* TASK STATEMENT: Return every line of the data below that contains the string "comparing", copied in full.

* GIVEN DATA:
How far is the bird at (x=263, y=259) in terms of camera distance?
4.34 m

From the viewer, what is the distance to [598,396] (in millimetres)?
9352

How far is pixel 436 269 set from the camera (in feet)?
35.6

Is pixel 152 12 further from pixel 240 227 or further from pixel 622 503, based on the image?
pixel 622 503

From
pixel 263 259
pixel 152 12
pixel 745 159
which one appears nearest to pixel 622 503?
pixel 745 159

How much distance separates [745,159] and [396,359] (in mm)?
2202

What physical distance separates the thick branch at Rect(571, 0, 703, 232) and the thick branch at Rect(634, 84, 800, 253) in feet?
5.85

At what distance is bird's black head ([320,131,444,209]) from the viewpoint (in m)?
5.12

--

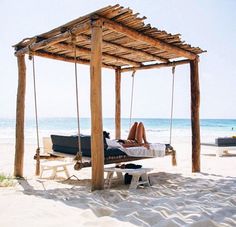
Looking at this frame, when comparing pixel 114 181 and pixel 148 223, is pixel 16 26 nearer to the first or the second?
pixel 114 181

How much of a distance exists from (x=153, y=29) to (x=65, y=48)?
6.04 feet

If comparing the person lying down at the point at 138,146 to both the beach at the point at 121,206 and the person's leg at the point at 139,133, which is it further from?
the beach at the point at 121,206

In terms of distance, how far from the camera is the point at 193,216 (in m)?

* FINAL RESULT:
Looking at this frame, when comparing pixel 114 181 and pixel 148 223, is pixel 16 26 nearer to the first or the second?
If comparing the person lying down at the point at 138,146 to both the beach at the point at 121,206 and the person's leg at the point at 139,133, which is it further from?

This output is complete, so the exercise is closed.